Arriving in Don Khon, it's pretty easy to find accommodations: there's only one big town and one road. So The two French sisters and I walked to the first guesthouse we found that had riverfront rooms with hammocks (I NEED hammocks...the same way some people need cocaine) and took it. My room is 25,000 kip, or approximately $3US, for a large bed with mosquito net, outdoor toilet, view of the Mekong, hammock, and, presumably, mites, ticks, bedbugs, and other infectious stuff.
Yesterday night, watching the sun set over the Mekong from the gentle sway of my hammock...well...it probably couldn't have been better. This morning, however, I made the mistake of believing the guidebooks and bicycle merchants and rented a bicycle. Why doesn't anyone talk about how intensely unpleasant riding a bike around this island is? The roads are scattered with rocks the size of fists; no wonder every Laos rides a motorcycle, because everybody but dumb tourists knows that biking around is a sure way to either fatal head injury or potential shaken-baby syndrome. I did find some isolated sand beaches, and enjoyed a breakfast/lunch of chicken and vegetable curry while staring out over the river. A Buddhist nun joined me and we sat in companionable silence, while she surrounded herself with animals and I slurped my curry, which had probably been made of river water. Yay, Parasitology Museum!

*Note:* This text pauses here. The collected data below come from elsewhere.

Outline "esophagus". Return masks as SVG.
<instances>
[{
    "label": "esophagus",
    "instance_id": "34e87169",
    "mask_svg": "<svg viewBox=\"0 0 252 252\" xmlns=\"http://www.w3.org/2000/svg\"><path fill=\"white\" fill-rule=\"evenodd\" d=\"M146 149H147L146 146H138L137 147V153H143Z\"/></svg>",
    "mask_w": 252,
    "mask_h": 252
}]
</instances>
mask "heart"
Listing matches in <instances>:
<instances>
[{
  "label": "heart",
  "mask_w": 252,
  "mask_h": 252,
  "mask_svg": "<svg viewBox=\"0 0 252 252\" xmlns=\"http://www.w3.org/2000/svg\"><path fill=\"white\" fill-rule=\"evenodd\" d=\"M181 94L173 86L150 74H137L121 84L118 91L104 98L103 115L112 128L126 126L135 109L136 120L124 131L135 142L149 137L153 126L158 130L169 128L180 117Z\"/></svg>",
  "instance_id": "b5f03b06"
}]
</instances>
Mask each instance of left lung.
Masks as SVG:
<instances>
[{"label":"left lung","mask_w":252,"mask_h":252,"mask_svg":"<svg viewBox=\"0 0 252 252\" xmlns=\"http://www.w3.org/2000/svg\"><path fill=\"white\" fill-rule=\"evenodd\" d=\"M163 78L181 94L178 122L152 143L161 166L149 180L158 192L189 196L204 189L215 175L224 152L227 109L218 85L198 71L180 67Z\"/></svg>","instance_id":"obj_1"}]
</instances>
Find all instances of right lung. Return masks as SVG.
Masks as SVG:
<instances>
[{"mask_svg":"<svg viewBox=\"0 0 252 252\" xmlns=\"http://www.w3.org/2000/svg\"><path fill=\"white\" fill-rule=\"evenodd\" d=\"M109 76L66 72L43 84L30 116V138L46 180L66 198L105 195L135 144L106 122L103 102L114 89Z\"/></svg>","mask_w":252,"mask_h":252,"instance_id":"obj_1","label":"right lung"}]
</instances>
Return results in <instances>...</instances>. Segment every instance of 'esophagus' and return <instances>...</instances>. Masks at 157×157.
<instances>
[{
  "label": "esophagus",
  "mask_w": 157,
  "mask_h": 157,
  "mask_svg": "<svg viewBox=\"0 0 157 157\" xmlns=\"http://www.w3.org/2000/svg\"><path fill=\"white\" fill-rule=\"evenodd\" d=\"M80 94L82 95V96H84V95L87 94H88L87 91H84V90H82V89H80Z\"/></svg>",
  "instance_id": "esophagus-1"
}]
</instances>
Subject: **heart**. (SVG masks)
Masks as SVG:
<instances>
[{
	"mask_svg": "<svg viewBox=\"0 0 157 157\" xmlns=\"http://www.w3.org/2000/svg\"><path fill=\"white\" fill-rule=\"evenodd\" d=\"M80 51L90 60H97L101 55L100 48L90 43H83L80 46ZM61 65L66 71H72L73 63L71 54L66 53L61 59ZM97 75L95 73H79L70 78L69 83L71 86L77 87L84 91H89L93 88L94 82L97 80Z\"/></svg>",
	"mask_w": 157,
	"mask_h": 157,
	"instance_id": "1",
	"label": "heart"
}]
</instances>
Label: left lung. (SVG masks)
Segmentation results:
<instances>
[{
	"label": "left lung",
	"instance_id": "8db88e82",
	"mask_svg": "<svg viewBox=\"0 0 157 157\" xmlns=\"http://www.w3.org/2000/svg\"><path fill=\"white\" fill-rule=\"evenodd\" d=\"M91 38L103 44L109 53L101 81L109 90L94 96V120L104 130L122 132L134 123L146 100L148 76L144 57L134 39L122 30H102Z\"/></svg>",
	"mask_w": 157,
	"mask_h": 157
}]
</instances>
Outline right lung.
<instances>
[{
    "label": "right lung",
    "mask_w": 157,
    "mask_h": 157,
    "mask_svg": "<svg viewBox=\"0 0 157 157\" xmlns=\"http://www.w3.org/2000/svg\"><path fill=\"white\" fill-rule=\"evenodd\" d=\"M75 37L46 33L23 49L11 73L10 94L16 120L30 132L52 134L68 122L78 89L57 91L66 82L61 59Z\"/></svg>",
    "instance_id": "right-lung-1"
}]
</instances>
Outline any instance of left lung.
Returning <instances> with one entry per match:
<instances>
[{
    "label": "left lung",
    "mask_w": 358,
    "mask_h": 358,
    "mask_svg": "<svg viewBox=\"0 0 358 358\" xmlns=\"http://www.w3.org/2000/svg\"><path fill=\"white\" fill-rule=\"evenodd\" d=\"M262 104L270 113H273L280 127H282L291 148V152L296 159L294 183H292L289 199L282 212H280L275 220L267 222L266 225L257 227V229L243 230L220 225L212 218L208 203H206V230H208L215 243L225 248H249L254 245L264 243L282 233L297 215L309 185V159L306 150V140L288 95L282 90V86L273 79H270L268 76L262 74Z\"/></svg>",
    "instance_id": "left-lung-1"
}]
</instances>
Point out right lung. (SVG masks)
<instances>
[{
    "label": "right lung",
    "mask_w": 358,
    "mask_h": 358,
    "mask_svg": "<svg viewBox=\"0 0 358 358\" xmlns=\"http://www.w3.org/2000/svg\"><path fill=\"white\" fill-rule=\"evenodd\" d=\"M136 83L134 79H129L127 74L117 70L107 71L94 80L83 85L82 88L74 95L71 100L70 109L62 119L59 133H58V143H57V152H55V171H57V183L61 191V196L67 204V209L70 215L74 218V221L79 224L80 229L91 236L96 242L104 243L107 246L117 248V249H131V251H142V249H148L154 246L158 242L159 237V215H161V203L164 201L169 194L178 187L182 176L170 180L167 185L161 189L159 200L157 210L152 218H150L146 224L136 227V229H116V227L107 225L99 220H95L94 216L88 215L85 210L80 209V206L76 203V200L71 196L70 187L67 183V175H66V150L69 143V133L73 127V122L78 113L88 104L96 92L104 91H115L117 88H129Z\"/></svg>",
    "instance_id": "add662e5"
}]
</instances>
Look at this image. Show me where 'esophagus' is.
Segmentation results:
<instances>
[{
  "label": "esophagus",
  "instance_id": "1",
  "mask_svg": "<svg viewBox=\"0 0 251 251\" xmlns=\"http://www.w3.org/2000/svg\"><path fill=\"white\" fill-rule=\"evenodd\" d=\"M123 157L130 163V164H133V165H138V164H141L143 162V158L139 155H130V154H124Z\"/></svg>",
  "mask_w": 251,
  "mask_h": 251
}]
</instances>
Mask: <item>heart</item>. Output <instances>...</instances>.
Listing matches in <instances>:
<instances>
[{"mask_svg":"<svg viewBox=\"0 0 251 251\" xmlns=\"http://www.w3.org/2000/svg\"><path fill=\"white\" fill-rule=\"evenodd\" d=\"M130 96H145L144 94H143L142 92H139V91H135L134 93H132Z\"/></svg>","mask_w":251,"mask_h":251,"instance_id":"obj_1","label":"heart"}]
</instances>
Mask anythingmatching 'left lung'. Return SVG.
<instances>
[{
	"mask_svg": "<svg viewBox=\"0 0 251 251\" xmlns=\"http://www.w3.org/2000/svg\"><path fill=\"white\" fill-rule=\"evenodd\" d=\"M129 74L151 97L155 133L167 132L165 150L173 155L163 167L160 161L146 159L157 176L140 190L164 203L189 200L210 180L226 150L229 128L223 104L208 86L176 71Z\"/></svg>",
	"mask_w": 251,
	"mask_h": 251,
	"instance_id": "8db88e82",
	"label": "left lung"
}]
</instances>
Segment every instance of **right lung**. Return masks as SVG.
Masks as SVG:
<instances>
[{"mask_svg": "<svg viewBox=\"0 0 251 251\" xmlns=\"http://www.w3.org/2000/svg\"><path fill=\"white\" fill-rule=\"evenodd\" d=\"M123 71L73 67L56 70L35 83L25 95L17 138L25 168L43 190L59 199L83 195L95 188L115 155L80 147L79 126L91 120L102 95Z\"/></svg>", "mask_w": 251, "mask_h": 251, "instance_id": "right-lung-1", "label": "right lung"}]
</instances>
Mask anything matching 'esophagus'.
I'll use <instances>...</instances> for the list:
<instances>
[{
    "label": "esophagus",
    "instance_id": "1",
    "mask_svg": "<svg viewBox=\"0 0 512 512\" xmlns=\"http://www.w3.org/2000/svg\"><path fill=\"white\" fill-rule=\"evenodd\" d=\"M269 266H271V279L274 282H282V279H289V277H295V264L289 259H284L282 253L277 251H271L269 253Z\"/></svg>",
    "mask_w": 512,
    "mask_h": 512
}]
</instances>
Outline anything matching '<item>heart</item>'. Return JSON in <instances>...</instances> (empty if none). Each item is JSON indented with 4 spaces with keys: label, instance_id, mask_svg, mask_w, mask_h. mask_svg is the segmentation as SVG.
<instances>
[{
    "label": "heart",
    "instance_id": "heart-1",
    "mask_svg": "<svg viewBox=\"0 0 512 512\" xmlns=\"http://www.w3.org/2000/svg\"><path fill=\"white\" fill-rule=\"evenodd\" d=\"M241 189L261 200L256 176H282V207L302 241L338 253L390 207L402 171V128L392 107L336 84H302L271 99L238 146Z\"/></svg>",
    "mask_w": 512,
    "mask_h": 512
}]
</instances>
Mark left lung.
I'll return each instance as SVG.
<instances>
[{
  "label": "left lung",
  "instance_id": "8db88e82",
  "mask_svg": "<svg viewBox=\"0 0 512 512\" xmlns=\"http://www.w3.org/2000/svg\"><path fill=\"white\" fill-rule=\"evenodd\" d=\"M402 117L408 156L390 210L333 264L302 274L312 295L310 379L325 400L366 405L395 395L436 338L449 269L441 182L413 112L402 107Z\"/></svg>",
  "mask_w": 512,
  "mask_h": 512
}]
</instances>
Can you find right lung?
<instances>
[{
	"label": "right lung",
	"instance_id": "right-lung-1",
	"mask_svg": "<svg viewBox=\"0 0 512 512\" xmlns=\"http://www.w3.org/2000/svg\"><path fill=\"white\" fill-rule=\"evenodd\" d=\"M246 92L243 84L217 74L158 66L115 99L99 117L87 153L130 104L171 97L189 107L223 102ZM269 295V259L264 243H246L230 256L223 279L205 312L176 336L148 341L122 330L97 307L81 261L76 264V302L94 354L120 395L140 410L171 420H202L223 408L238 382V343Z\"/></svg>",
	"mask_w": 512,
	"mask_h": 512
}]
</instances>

I can't stress enough how terrible bicyclcing is here -- I'd really almost rather walk, assuming you get up early enough to avoid midday heat. So now I'm heading back to the hammock to nap till it cools down a bit...then probably walking across the railroad bridge to Don Det. I'll probably be staying in the Si Phan Dno for at least another day and then...I don't know. Maybe north to Vientiane via sleeper bus and work my way south through Thailand back to Bangkok...or maybe back the way I came, spending another night each in Pakse and Ubon. Either way, I'm on a tropical island.